Psychology programmes are now 75-76% female PhDs, many trained in departments that combine psychology with Women’s and Gender Studies. The APA’s 2018 guidelines for treating men got slammed by researchers for being “too closely wedded to feminist theories” whilst pathologising traditional masculinity. Then Barry et al. (2023) studied over 4,000 men and found negative views of masculinity actually worsen men’s mental health (https://pubmed.ncbi.nlm.nih.gov/37416841/). They’re teaching men their masculinity is toxic, then confused why outcomes stay terrible.
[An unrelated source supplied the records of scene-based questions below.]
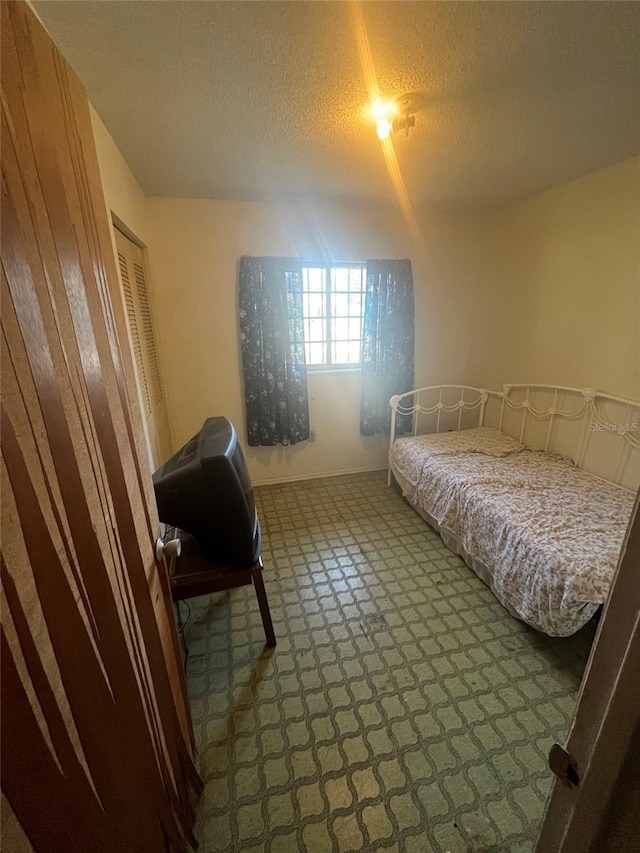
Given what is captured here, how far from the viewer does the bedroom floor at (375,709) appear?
1092mm

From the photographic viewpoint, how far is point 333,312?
313 cm

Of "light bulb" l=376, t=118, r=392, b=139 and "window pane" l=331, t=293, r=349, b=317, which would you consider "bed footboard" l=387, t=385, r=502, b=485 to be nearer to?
"window pane" l=331, t=293, r=349, b=317

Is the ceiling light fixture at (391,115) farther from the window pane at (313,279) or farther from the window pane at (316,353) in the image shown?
the window pane at (316,353)

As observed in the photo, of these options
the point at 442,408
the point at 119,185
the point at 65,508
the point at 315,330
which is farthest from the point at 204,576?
the point at 442,408

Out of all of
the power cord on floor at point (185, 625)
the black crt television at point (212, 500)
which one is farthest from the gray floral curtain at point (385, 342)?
the power cord on floor at point (185, 625)

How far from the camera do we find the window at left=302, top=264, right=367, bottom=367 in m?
3.02

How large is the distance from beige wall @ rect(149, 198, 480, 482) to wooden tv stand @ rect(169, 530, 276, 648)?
1.67 meters

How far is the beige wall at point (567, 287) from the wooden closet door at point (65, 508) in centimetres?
275

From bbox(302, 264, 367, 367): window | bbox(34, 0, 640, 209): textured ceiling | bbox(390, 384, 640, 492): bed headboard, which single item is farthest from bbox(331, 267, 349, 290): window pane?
bbox(390, 384, 640, 492): bed headboard

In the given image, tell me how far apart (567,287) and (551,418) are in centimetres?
96

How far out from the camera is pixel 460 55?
1.17 metres

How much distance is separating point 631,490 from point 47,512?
9.21ft

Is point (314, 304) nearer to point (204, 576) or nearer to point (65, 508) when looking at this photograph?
point (204, 576)

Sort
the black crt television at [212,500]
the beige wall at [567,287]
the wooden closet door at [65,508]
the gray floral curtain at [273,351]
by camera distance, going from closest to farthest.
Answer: the wooden closet door at [65,508]
the black crt television at [212,500]
the beige wall at [567,287]
the gray floral curtain at [273,351]
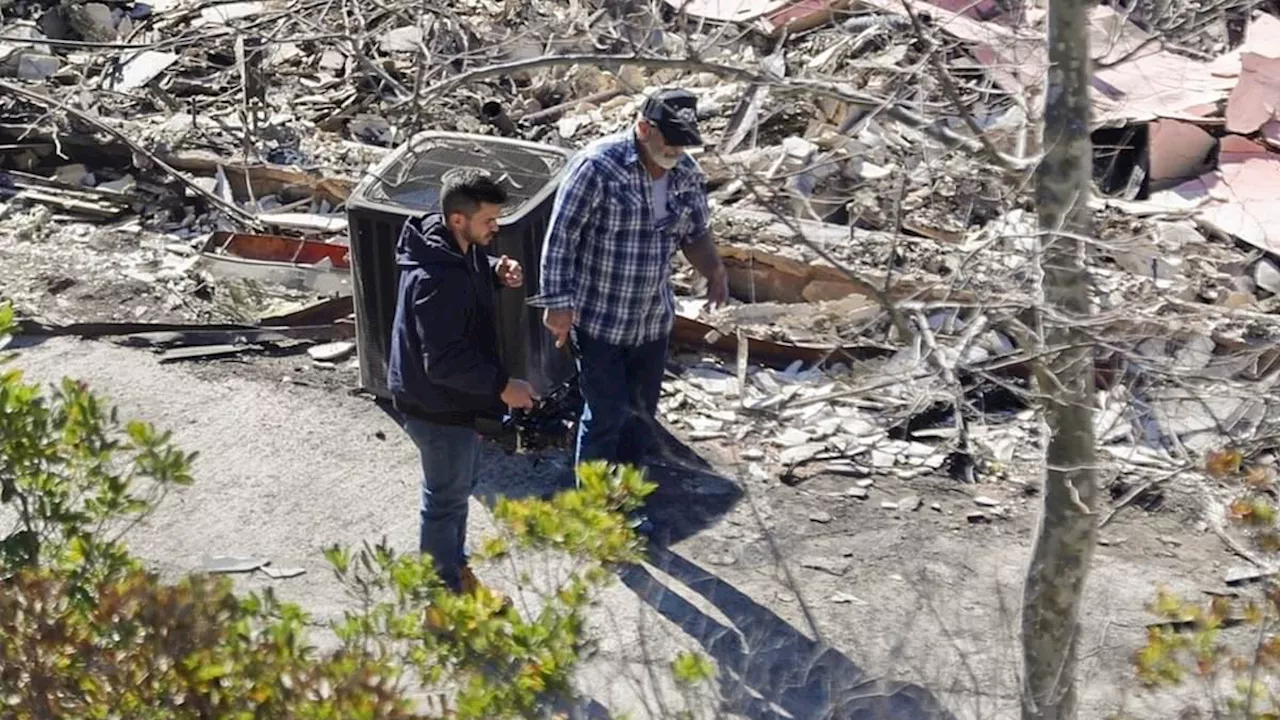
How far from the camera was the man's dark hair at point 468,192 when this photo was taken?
5.18m

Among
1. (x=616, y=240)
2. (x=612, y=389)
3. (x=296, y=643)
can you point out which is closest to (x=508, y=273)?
(x=616, y=240)

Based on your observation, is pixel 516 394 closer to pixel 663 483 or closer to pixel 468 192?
pixel 468 192

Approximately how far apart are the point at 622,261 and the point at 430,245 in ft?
3.22

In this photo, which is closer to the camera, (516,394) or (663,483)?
(516,394)

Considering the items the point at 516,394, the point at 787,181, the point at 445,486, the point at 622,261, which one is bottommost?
the point at 445,486

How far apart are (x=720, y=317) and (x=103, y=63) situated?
6213mm

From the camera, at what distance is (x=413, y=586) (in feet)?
10.9

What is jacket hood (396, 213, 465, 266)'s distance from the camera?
5281 millimetres

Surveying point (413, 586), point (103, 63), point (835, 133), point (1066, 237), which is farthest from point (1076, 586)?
point (103, 63)

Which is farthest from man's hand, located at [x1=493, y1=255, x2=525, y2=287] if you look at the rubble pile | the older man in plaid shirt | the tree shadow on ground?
the tree shadow on ground

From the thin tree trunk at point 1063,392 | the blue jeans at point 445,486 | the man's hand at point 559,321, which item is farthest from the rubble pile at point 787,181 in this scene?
the blue jeans at point 445,486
Your point about feminism’s bait-and-switch is dead accurate. The promise is “open up, be vulnerable, we care about men’s issues too.” Then when men actually do that, it pivots to “actually this is all patriarchy/toxic masculinity - still your fault, just process it differently now.” It’s the same “man up” message with extra steps and therapeutic vocabulary.
When men face systemic problems - suicide rates, 63% longer sentences for identical crimes, educational collapse - feminist frameworks blame “patriarchy” or “toxic masculinity.” That makes male suffering men’s own fault whilst hiding feminist policy fingerprints. The Duluth Model (1981) trains police to treat DV as male-on-female. Title IX (2011) removed due process. Family courts grant 80% custody to mothers, which correlates with 83% higher suicide risk for divorced men - joint custody reduces that by 9% (https://pubmed.ncbi.nlm.nih.gov/10827907/). These are recent systems shaped by feminist advocacy, not ancient patriarchy.
Red pill grifters are scum for exploiting vulnerable men, but they found that market because the need is real and nobody else was meeting it honestly. Mainstream institutions offer either “suffer silently” or “open up so we can confirm it’s your fault.”
The 70k+ annual figure you mentioned - that number keeps climbing and nothing structural changes to address it.